Alcuni articoli che sono usciti dopo la triste notizia della sua morte per infarto, lo scorso 21 aprile, hanno sottolineato quanto fosse una persona dal carattere ombroso e un isolato. Ma si sbagliano. Antonio Tarantino ha vissuto come ha meglio potuto, suo malgrado l’unico suo difetto non era caratteriale, ma economico: per buona parte della sua vita ha avuto spalle fragili, si è incantucciato nelle sue case popolari, poiché questa è la vita che ti attende quando sei un artista e non ti adatti, non indossi le vesti dell’autore di successo. Tarantino non ha mai lavorato per un teatro, non è mai stato salariato da un quotidiano o da un giornale, e anche i diritti che riceveva – tranne eccezioni – dalle messe in scena erano al limite del risibile. E quando riceveva dei denari se li portava appresso, in una mazzetta di banconote da film che ogni tanto tirava fuori dalle tasca della solita giacca scura. Prima di diventare drammaturgo era stato pittore, un figurativo molto bravo, ma non essendo uno scalatore sociale non era entrato a far parte di quel circo che arricchisce i propri componenti. Eppure era un bravo pittore.
Noi due ci siamo frequentati con assiduità per alcuni anni, poi, come capita nella vita, le strade si sono separate. Spesso, in quegli anni, lo incontravo nei bar del quartiere dove viveva, a Torino, prima che diventasse l’attuale kasbah di figli di papà, quando ancora era solo il quartiere del vecchio centro addossato alla stazione dei treni. Treni che amava guardare partire e arrivare, così mi raccontava. Tarantino amava bere, vino, soprattutto, negli orari più diversi, e gioiva quanto ti poteva ospitare per un piatto in comune, una pasta, un minestrone, in uno dei suoi ristorantini di quartiere. Non propriamente piatti indimenticabili. Ho sentito questo, mi ha scritto quella, ho incontrato quella coppia che dirige il festival xx, i nostri incontri erano resoconti contabili di avvenuti avvistamenti.
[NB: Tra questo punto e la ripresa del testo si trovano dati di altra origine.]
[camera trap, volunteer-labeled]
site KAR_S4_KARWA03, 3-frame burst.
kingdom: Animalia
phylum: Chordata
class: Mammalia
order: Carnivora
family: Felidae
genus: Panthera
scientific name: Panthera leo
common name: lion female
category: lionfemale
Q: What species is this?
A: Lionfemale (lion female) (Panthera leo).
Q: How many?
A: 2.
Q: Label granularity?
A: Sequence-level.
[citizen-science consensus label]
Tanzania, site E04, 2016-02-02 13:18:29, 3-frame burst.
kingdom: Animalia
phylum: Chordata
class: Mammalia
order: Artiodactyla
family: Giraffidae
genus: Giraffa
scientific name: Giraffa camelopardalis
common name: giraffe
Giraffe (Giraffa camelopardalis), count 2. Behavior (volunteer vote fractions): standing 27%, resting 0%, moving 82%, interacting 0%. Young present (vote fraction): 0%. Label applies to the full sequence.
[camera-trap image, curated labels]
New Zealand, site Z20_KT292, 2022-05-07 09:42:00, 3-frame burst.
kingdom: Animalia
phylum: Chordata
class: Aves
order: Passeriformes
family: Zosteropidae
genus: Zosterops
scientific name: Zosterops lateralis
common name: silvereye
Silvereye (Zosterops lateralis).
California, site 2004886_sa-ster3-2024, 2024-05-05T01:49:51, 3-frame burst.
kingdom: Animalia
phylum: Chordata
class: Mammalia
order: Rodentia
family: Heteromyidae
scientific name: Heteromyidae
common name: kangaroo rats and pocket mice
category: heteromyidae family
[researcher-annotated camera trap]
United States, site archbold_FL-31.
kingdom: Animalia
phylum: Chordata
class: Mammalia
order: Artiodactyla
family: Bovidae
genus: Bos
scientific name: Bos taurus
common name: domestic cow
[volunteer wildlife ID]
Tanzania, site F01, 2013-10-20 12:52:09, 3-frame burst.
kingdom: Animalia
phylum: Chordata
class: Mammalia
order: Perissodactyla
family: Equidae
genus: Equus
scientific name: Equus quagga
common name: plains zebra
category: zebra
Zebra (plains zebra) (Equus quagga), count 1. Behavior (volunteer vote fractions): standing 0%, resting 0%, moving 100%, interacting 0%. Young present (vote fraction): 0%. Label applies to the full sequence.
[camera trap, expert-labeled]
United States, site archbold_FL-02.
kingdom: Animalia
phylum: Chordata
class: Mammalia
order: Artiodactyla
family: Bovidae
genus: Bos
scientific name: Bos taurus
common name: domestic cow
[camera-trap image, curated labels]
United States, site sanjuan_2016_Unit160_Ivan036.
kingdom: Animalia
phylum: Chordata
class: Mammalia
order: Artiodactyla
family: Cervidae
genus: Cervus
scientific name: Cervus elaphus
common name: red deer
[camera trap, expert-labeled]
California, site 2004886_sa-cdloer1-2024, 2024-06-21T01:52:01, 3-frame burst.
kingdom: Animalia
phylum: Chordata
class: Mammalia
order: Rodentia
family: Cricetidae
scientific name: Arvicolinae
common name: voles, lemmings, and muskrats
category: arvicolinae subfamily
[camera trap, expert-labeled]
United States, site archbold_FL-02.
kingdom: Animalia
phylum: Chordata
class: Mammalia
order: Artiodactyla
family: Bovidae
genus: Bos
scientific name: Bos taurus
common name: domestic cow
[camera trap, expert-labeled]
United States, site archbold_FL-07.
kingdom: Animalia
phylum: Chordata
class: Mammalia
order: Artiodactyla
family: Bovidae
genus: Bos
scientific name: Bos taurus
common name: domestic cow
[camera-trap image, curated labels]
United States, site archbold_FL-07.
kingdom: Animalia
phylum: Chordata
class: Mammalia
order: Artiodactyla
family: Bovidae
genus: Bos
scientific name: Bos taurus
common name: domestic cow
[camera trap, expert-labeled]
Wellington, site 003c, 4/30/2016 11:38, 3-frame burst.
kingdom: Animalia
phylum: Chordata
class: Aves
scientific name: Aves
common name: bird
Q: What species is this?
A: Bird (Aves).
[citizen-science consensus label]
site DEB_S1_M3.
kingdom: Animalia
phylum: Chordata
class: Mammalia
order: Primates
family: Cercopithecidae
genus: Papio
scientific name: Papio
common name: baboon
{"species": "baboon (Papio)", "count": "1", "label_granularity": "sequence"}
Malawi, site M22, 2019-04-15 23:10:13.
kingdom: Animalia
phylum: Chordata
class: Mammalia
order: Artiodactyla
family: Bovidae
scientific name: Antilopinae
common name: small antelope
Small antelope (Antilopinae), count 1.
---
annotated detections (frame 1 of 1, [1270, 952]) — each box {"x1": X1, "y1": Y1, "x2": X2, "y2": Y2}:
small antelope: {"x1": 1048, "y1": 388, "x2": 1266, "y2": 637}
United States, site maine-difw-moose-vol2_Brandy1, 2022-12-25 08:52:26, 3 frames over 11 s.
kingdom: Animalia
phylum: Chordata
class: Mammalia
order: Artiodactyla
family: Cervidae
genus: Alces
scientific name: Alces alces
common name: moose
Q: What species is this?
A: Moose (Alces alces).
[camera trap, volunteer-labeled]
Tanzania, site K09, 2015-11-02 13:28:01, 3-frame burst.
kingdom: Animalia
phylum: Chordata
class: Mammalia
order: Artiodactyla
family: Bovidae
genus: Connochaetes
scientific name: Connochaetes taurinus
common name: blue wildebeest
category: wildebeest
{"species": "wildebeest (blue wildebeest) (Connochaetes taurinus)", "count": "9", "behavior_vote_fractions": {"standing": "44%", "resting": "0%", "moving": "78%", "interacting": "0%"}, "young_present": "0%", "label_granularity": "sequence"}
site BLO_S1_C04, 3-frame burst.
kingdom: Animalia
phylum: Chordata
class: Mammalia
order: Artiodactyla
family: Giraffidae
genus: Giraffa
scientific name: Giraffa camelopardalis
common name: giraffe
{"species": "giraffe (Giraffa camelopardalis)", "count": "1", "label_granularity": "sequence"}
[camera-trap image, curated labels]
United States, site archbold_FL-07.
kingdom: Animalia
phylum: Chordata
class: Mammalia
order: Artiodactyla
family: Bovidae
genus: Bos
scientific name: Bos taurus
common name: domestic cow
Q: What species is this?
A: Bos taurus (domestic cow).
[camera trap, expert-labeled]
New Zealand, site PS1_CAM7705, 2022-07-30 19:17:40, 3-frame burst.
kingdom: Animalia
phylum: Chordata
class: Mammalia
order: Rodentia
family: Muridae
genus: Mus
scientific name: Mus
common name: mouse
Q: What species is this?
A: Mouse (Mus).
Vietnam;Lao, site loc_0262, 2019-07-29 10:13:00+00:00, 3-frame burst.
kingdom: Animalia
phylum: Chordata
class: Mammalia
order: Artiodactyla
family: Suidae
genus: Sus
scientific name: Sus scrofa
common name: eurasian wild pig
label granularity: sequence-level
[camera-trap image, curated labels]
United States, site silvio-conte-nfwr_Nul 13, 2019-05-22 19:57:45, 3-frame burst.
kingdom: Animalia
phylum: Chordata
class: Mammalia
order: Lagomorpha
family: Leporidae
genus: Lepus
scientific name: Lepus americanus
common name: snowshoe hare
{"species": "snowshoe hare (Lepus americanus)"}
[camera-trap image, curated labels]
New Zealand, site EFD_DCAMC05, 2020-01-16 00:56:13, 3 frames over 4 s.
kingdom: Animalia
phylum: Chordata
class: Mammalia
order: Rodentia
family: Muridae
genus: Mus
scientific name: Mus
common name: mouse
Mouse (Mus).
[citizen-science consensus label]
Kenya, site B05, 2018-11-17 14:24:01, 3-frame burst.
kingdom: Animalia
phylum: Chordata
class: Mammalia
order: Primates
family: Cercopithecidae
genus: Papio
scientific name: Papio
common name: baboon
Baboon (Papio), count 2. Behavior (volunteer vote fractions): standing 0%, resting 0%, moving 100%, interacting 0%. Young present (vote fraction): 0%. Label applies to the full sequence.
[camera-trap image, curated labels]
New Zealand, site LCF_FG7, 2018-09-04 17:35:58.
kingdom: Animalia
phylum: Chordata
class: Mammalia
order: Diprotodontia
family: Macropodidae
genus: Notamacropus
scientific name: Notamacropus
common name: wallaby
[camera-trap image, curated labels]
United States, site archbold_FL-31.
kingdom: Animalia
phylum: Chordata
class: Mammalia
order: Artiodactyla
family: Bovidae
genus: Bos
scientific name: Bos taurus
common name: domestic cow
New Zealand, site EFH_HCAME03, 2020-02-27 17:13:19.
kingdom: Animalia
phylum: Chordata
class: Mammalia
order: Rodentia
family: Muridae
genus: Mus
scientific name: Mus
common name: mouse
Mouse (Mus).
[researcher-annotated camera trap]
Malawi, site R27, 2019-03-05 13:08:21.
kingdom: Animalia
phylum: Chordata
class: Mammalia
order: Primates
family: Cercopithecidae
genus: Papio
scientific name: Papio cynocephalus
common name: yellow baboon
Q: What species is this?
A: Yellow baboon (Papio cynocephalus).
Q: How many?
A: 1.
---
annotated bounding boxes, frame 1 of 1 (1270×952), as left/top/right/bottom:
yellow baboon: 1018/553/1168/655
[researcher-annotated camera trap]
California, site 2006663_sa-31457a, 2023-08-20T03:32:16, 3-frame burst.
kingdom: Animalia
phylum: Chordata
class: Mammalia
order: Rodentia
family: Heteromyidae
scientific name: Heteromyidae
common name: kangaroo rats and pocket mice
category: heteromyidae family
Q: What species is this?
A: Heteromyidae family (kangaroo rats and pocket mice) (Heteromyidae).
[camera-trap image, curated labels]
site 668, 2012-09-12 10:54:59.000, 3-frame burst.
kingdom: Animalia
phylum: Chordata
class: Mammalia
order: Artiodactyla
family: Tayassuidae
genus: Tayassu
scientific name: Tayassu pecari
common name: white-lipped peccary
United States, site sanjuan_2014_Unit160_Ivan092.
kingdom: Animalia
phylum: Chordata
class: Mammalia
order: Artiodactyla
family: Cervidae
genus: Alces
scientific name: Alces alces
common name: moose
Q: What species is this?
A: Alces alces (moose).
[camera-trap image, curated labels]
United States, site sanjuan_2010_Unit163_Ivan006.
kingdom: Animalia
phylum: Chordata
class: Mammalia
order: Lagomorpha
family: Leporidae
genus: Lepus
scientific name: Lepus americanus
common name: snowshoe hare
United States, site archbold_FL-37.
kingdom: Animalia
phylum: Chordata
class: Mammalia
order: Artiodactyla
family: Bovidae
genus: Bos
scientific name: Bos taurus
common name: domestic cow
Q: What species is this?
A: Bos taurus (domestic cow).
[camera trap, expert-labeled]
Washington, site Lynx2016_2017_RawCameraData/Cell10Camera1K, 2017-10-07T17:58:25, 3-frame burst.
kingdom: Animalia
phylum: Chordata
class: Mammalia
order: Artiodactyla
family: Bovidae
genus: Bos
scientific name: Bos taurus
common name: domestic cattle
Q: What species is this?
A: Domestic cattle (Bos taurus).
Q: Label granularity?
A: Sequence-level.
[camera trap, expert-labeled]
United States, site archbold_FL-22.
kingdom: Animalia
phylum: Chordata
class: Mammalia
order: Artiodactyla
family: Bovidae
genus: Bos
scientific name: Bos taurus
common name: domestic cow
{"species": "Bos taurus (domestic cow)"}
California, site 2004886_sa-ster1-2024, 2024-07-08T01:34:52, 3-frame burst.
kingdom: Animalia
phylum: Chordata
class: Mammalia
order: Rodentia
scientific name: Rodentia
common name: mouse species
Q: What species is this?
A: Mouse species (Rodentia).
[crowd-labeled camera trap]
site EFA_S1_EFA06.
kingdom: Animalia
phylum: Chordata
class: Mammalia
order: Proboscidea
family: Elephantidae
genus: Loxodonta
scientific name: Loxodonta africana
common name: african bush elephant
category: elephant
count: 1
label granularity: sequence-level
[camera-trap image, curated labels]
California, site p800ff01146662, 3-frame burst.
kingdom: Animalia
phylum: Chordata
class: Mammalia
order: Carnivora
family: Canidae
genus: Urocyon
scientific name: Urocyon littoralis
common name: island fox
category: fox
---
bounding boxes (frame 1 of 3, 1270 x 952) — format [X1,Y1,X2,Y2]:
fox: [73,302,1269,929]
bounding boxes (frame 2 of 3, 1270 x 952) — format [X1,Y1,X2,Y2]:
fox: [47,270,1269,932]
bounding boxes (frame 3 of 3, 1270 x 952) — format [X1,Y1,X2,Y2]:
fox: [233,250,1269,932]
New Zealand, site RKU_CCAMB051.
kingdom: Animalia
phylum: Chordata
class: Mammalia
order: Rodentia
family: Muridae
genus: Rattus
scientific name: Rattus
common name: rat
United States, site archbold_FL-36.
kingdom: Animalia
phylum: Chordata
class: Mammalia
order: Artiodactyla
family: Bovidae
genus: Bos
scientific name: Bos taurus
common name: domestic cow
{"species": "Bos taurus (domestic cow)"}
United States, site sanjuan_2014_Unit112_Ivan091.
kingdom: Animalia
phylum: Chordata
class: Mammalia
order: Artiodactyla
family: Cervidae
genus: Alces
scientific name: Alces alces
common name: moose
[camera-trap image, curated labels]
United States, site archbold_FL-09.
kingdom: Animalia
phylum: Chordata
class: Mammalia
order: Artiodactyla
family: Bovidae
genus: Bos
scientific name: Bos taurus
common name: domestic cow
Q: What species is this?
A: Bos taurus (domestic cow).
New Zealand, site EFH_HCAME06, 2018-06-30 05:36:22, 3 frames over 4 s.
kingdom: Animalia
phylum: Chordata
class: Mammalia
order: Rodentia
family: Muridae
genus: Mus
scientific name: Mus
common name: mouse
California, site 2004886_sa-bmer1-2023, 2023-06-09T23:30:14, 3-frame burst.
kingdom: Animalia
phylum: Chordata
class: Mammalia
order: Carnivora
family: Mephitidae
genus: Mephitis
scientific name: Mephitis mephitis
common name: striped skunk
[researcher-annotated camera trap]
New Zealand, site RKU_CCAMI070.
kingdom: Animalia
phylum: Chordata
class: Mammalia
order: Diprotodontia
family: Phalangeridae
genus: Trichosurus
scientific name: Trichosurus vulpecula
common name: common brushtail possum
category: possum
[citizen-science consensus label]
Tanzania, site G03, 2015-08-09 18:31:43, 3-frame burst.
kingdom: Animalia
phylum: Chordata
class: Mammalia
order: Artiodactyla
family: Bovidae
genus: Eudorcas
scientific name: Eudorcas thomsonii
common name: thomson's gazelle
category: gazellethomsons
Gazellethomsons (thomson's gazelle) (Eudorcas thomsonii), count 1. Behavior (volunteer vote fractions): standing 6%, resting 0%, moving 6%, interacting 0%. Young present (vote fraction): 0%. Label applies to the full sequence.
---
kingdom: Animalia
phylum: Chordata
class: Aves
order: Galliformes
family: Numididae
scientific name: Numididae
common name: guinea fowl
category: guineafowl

Conditi ovviamente di immancabili dettagli umoristici.
Anni fa, Antonio fece un viaggio a Roma con un suo amico poeta, poi purtroppo morto e dimenticato, una persona gentilissima anche se ogni tanto bisticciavano come una coppia sposata da una vita. Volevano protestare all’Ambasciata della Repubblica Popolare Cinese contro quella barbara tradizione di uccidere i cani e mangiarli; così si fecero scrivere a pennarello uno o due cartelli – non ricordo esattamente – in ideogrammi, credo da una loro conoscente che aveva un ristorante, e rimasero due giorni in piedi, con in mano questo cartello, davanti all’ambasciata. Totalmente ignorati. Finché decisero che era tempo di tornare a casa. Circolava anche un video che testimoniava la mancata impresa.
Ricordo anche il discorso buffissimo che fece ad un festival di teatro che si svolse ad Armada, vecchia città operaia di fronte alla capitale lusitana: amava raccontare di prendere il solito treno per andare a Roma e poi vagare, come un odierno Obelix, da un ufficio all’altro dei Ministeri, per incontrare persone importanti, notabili, segretari e sottosegretari. Un racconto surreale come surreale è stata un po’ tutta la sua vita. E il teatro, il dramma paradossale, era forse il suo unico destino. Oggi ci restano soltanto i suoi splendidi testi, quanto vorrei che venissero letti a scuola, antologizzati in quelle impossibili Storie della Letteratura Italiana che oramai si adattano soltanto ai Premi Strega e a qualche figura che passa più tempo davanti ad una telecamera che col naso puntato su un figlio o una pagina di word.